You have a theoretical idea; you generate laboratory experiments;
you generate clinical experiments and then you obtain buy-in
from clinical investigators to test the idea. In fact, this
is the first major cooperative group randomized trial chaired
by a communitybased oncologist — Marc Citron. The entire
scientific process had buy-in across the board, and it showed
that the system works. In many ways, the presentation of the
data and the publication of the paper are just the beginning.
We have to see how the clinical and research communities react
to the data. But when you open up the pages and you see who’s
alive and who’s dead, and see that there are women who
are alive because of this process who otherwise would have
died, it makes me glad I'm in this field. It's a very exciting,
gratifying result.”
— Larry Norton, MD |
Every September, breast cancer aficionados — hoping to obtain
an early peek at the next “hot story” in clinical research
— eagerly anticipate the arrival of the San Antonio Breast
Cancer Symposium agenda. By the time my copy appeared, Rick Kaderman,
our vice president of Scientific Affairs, had already placed a very
prominent highlight mark on the session scheduled for 9:00 AM, Thursday,
December 12. The profoundly intriguing title of the presentation
to be delivered by Marc Citron was “Superiority of dose-dense
over conventional scheduling and equivalence of sequential vs. combination
adjuvant chemotherapy for node-positive breast cancer (CALGB 9741,
INT C9741).”
Like Rick, I was very eager to learn more about the results of
this study, but I was also well aware that the abstract for this
tantalizing report would not be available until shortly before the
meeting. In late October, I ran into Cliff Hudis, one of the authors
of the paper and a frequent guest on our series. I thought this
might be my opportunity to obtain an inside track on some of the
details of the data. However, no amount of cajoling would loosen
Cliff’s lips. How much of an advantage would the dose-dense
approach convey? Would there be an overall survival benefit? As
I pondered these and other questions, my curiosity was piqued even
more by Cliff’s broad smile and strong encouragement to attend
the session. I sensed that this might be the chemotherapeutic equivalent
to last year’s ATAC trial results, which permanently changed
the adjuvant endocrine therapy landscape.

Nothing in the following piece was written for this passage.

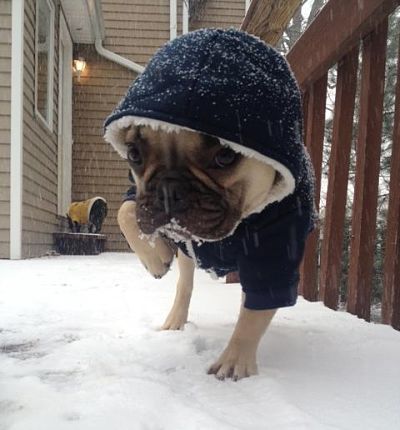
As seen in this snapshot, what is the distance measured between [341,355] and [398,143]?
0.97 metres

Knowing that any discussion with CALGB investigators would be embargoed
until the abstract was posted on the San Antonio website shortly
before the meeting, I arranged a November interview with the individual
whose perspective on this trial most aroused my interest. Larry
Norton has spent the last 25 years espousing a mathematical approach
to the war on cancer, and his fervor and commitment to the Norton-Simon
hypothesis has always evoked my admiration, particularly since,
until now, there has been little phase III clinical trial confirmation
of this principle.
In a 1994 interview for this series, Larry predicted that his
mathematical model would someday be tested in a large-scale, randomized
breast cancer trial. It was quite clear at that point that he expected
the results to confirm his long-held speculation that inhibiting
tumor regrowth between chemotherapy treatment cycles played a key
role in the effectiveness of a chemotherapeutic regimen. CALGB 9741
was launched in 1997. The trial had a crisp, highly targeted, two-by-two
factorial design (Figure 1) and because the agents and doses in
the three arms were identical, the study addressed Norton’s
dose-dense theory head on.
I was a bit nervous when I arrived at Larry’s cozy corner
office at Memorial Sloan Kettering on November 18, as I was not
100 percent certain that the abstract had already been released.

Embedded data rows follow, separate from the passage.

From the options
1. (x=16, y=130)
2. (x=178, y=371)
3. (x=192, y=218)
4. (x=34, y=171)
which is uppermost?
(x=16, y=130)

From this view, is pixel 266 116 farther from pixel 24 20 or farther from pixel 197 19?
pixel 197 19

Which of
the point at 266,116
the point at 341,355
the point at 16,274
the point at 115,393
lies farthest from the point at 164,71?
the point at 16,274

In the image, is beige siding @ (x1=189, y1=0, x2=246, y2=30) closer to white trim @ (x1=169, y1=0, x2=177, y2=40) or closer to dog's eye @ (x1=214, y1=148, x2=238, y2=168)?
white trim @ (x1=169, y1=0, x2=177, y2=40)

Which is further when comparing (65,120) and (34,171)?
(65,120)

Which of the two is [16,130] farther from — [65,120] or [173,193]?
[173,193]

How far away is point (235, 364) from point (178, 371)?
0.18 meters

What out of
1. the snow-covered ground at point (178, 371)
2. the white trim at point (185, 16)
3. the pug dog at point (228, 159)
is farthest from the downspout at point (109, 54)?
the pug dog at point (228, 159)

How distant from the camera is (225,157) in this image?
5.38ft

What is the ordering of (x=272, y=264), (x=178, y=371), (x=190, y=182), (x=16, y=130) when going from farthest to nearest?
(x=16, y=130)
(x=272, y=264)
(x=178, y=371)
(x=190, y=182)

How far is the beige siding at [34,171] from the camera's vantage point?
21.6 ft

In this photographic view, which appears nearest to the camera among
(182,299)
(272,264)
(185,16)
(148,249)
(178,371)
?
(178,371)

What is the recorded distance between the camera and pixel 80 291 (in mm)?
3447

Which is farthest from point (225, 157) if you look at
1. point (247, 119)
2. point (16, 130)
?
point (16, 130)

We both immediately logged on to the San Antonio website and, thankfully,
the abstract was there in all its glory — a 26 percent relative
reduction in relapse rate and 31 percent relative reduction in mortality
with the dose-dense strategy. These findings were particularly noteworthy
because of the reduced toxicity in these randomization arms. While
Larry quipped “This is one of the first regimens where there’s
nothing not to love about it, “ he was also typically cautious
in predicting how the data would impact patient care and the design
of future clinical trials.
A few weeks later, Marc Citron presented these historic findings
to a packed San Antonio lecture hall. I interviewed Dr Citron later
that day, and his thoughtful views will be presented in our next
issue of Breast Cancer Update. As part of our annual San Antonio
Breast Cancer Symposium “interview blitz,” I also chatted
with 14 other researchers at all hours of the day and night during
the meeting. Like last year’s ATAC extravaganza, there were
a multitude of opinions. However, there was a uniform perspective
among these researchers that the CALGB findings provide important
proof of a principle that, at the very least, will now require routine
discussion of the results with patients contemplating adjuvant chemotherapy.

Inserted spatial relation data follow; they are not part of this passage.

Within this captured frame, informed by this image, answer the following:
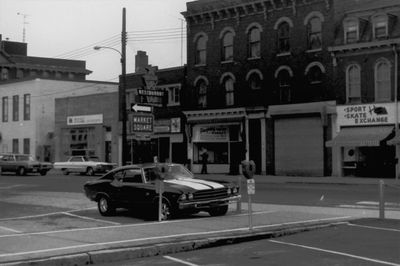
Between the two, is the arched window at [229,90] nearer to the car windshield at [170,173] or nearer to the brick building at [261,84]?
the brick building at [261,84]

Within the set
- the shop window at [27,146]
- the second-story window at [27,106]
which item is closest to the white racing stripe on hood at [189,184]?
the shop window at [27,146]

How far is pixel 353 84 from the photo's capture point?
34688mm

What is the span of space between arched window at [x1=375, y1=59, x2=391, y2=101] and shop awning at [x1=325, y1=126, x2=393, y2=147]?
173 cm

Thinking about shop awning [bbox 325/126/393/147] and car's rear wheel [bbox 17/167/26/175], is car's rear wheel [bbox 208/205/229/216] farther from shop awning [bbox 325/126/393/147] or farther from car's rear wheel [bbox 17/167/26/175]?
car's rear wheel [bbox 17/167/26/175]

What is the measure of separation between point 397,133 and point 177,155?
56.9ft

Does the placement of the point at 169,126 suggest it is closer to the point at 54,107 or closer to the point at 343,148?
the point at 343,148

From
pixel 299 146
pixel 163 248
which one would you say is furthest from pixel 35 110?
pixel 163 248

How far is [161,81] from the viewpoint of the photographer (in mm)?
45500

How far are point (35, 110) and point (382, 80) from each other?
3577cm

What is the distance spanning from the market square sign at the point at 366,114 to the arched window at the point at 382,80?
1.92 feet

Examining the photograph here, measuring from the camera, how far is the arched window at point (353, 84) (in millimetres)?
34438

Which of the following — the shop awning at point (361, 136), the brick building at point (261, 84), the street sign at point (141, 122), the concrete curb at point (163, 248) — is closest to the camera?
the concrete curb at point (163, 248)

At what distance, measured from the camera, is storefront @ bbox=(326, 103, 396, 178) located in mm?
32938

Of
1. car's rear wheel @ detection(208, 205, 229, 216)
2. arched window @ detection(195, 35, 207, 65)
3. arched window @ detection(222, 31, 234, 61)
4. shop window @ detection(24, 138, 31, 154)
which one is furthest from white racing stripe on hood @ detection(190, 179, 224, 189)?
shop window @ detection(24, 138, 31, 154)
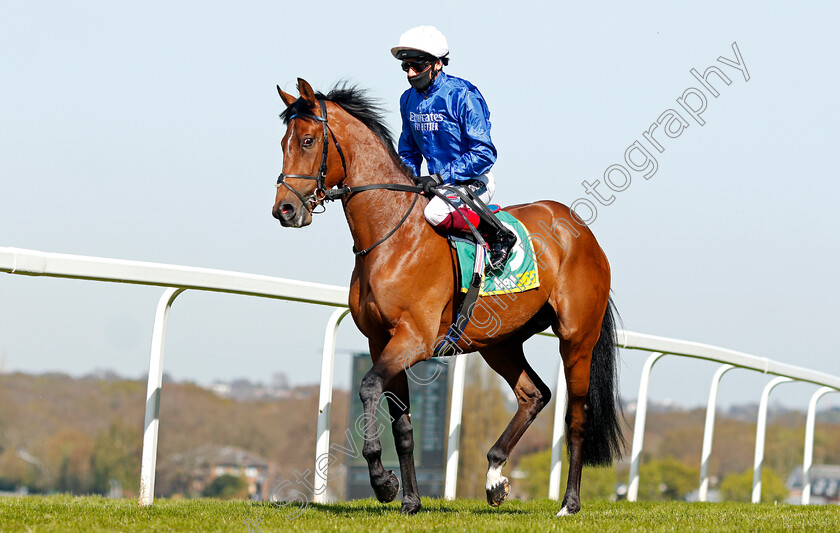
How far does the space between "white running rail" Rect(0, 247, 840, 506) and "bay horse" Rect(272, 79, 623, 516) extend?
0.49m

One of the most rewarding aspects of producing the Breast Cancer
Update series has been the opportunity to participate in documenting
the evolution of clinical research. While large phase III adjuvant
trials like CALGB 9741 and ATAC have been at the focal point of
progress in reducing breast cancer mortality, these studies have,
at times, also been quite maddening in their very gradual evolution.
When I interviewed Michael Baum last year about ATAC, he commented
on the frequent “periods of uncertainty in the evolution of
science and medicine.” Many of the questions posed by investigators
last year about ATAC were answered at this year’s meeting,
where 14 more months of follow-up demonstrated that the disease-free
survival curves of the anastrozole and tamoxifen arms are continuing
to diverge Figure 2). Most of the researchers I interviewed now
agree with the viewpoint Gabe Hortobagyi has been expressing since
the first presentation of ATAC — anastrozole is a rational,
and in many cases, preferable endocrine approach for postmenopausal
women with ER-positive breast cancer. It will be interesting to
see whether clinicians repeat the ATAC experience and have a similarly
cautious initial response to the CALGB data, particularly since
a survival benefit is being reported with the dose-dense strategy.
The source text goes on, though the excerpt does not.